**TASK DESCRIPTION:** According to the article about Han Solo, who was originally slated to helm Solo: A Star Wars Story before being replaced?

**ARTICLE:**
Bad Odds

There’s something of a contradiction when it comes to why Han Solo is such a memorable character. He doesn’t have the youthful dreamer sympathy that comes with Luke Skywalker, the spunky attitude of Princess Leia or the history of years-long strife and heartbreak of Darth Vader and Obi-Wan Kenobi. Han Solo is memorable because he’s supposed to be forgettable. He’s a nobody, a schmo, barely even worth mentioning as a nerf herder. Sure he’s charming, cocky and mostly-fearless, but he has no stake in the events of Star Wars. He’s just there, with nothing but the blaster on his hip and the charisma of Harrison Ford to make him one of the most famous characters in movie history. It’s not mystique or history that makes Han Solo cool, it’s just Han Solo.

 

I’m only pointing this out to remind people that Solo: A Star Wars Story had an uphill battle to endure before there was even a hint of who would be directing the movie. And even with all the drama that went down between Lucasfilm and Phil Lord and Chris Miller, the writer/director team behind the 21 Jump Street movies and The Lego Movie who were originally slated to helm Solo before being replaced by groundbreaking visionary sci-fi icon…Ron Howard..this still didn’t make a good enough case for Solo to be made. It was understandable with Rogue One since the story of the Death Star plans being stolen could’ve been interesting (*Arrested Development voiceover* it wasn’t), but with Solo it feels like Lucasfilm are obviously cashing in on the nostalgia of the original Star Wars trilogy. Because despite the potential, telling the origins of a beloved character is a very fine line to walk and the odds of this being a successful endeavor were slim (not that Han would care, of course).

**INFORMATION SHOWN:**
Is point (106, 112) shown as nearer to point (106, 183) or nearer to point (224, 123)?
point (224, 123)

**FULL RESPONSE:** Phil Lord and Chris Miller